I *agree* with Tom Lane. Personally I am more concerned about
PostgreSQL running well on Linux (the platform I use) then I am about
being able to possibly win potential Windows installations. As far as
I am concerned my use of PostgreSQL on Linux gives me a competitive
advantage :). I see no reason to dumb down the Linux version of
PostgreSQL simply so that I can share the misery that a Windows user
has to face on a daily basis.

Besides which, directory symlinks actually do exist on Windows. I
have spent a bit of time playing with sysinternals 'junction' program,
and while not quite as cool as symlinks, it would certainly work.

Jason

#98Tom Lane
tgl@sss.pgh.pa.us
In reply to: Noname (#97)
Re: [HACKERS] Tablespaces

[ lots of opinions about depending on symlinks for tablespaces ]

One thing that I think hasn't been noted in this thread is that our
initial implementation won't bind us forever. If it becomes clear that
a symlink-based implementation has real problems, we can change it.
But if we spend extra effort to avoid symlinks from the start, we will
never know whether that effort was justified or wasted.

We have enough work to do to make tablespaces happen that I feel we
should take the path of least resistance to start with. I do not think
it would cost us much wasted effort if the decision proves out wrong.

regards, tom lane

#99Marko Karppinen
marko@karppinen.fi
In reply to: Bruce Momjian (#75)
Re: Tablespaces

On 3 March 2004, at 19:52, Bruce Momjian wrote:

The advantage of symlinks is that an administrator could see how things
are laid out from the command line.

One thing to keep in mind is that system administrators don't see
symlinks as being informational -- they see them as the actual UI
for the redirection in question. So their expectation is that they'll
be able to move the actual directory around at will (as long as they
update the symlink to match).

If symlinks are used, the rule of least surprise would mean that
no information whatsoever about the physical location of a tablespace
should be stored in the system catalogs. Otherwise their relationship
with the information stored in the symlink is ambiguous.

mk

#100Andrew Sullivan
ajs@crankycanuck.ca
In reply to: Marko Karppinen (#99)
Re: Tablespaces

On Mon, Mar 08, 2004 at 02:07:35AM +0200, Marko Karppinen wrote:

One thing to keep in mind is that system administrators don't see
symlinks as being informational -- they see them as the actual UI
for the redirection in question. So their expectation is that they'll
be able to move the actual directory around at will (as long as they
update the symlink to match).

EXCERPTED RECORDS

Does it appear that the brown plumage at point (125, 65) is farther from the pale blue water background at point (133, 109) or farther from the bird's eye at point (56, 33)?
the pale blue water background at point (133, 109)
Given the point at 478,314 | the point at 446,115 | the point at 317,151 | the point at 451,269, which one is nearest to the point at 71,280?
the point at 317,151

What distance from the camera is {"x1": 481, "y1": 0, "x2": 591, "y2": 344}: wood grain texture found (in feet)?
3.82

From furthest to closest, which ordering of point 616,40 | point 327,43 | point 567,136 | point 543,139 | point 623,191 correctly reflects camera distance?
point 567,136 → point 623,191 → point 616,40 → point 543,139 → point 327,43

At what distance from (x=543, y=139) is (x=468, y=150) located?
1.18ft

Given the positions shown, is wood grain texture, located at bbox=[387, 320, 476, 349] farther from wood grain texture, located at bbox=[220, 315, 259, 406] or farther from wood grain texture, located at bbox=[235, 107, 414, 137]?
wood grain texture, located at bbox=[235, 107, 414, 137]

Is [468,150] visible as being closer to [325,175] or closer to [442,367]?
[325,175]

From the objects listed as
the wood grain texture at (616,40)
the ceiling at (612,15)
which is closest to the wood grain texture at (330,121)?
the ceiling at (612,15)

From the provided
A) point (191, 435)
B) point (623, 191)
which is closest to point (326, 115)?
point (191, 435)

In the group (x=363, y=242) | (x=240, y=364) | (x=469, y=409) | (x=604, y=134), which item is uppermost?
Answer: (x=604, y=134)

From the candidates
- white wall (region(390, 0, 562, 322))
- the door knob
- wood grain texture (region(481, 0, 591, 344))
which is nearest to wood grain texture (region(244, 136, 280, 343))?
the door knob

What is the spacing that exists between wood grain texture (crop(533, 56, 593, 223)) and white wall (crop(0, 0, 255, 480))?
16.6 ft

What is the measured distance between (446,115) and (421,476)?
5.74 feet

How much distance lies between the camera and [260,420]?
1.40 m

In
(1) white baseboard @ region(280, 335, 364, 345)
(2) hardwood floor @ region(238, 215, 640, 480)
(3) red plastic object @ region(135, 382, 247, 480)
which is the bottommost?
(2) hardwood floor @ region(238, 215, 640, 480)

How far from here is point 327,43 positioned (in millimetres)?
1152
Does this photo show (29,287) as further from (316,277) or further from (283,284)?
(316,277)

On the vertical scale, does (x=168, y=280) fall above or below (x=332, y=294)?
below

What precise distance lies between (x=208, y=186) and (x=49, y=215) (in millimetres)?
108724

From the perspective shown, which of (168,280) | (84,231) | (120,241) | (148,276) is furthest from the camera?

GOAL OF THE EXERCISE
Condense the paragraph of the tablespaces thread that begins "One thing that I think hasn't been noted" while keeping its main facts. The items come from a different source than the text.

EXPECTED OUTPUT
The first implementation isn't permanent. If a symlink-based design turns out to have real problems, it can be changed. Avoiding symlinks from the start would mean never knowing whether that extra effort was justified or wasted.